On the other hand, I'm much less on board with inventing
random_string(): we don't have any clear field demand for it
and the appropriate definitional details are a lot less obvious
(for example, whether it needs to be based on pg_strong_random()
rather than the random() sequence).  I think we should leave that
out, and I have done so in the attached updated patch.

I noted several errors in the submitted patch.  It was creating
the function as PARALLEL SAFE which is just wrong, and the whole
business with checking PG_NARGS is useless because it will always
be 2.  (That's not how default arguments work.)

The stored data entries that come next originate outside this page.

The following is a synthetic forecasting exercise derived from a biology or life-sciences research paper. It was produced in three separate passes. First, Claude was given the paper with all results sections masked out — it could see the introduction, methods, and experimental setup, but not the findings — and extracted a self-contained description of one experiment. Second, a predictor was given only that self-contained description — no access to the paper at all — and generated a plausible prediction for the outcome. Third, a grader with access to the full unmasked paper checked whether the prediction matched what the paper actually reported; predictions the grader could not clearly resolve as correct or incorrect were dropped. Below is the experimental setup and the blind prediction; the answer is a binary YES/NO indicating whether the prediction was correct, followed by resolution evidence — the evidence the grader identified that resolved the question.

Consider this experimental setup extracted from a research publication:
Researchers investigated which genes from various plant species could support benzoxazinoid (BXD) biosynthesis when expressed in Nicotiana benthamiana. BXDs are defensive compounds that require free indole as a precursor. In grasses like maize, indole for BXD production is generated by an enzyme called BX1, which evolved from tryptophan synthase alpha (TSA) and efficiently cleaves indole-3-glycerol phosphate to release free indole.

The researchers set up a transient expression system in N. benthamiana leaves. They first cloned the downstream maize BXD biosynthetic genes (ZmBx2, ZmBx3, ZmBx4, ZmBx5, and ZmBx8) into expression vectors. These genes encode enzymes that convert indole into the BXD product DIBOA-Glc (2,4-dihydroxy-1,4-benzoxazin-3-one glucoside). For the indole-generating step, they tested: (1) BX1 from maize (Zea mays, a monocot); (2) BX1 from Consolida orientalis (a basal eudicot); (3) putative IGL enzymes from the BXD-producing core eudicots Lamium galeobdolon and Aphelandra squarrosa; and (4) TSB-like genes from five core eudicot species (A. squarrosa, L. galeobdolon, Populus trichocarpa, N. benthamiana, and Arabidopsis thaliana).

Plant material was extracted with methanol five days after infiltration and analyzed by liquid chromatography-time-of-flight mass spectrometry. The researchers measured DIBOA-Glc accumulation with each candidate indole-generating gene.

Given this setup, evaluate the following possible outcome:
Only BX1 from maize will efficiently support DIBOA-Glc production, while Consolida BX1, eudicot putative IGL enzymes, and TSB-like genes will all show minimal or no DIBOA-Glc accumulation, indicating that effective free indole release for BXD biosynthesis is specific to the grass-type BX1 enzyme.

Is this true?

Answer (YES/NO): NO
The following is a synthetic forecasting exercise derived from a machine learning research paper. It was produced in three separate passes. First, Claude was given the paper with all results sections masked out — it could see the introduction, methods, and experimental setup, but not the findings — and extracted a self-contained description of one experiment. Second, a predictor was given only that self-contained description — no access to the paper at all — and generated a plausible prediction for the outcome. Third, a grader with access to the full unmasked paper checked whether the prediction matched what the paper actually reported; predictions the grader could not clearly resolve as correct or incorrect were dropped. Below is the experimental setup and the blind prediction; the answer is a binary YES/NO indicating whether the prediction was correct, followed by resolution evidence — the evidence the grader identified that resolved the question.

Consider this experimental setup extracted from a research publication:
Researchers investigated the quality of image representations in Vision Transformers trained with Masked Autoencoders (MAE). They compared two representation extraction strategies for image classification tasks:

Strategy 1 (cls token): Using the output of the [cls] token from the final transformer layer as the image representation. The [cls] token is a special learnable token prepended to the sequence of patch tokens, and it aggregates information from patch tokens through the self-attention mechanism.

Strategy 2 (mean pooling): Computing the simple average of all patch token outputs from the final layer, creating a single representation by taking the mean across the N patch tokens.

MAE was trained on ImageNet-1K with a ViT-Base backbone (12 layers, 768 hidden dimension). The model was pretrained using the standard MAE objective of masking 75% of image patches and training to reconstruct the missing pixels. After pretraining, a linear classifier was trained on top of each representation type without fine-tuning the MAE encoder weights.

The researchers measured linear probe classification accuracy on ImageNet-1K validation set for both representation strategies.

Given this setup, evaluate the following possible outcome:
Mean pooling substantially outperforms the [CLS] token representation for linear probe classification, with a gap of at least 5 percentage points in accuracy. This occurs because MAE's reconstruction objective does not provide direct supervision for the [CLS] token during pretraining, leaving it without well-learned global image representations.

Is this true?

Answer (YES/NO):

The business with checking against DBL_EPSILON seems wrong too.
All we need is to ensure that u1 > 0 so that log(u1) will not
choke; per spec, log() is defined for any positive input.  I see that
that seems to have been modeled on the C++ code in the Wikipedia
page, but I'm not sure that C++'s epsilon means the same thing, and
if it does then their example code is just wrong.  See the discussion
about "tails truncation" immediately above it: artificially
constraining the range of u1 just limits how much of the tail
of the distribution we can reproduce.  So that led me to doing
it the same way as in the existing Box-Muller code in pgbench,
which I then deleted per Fabien's advice.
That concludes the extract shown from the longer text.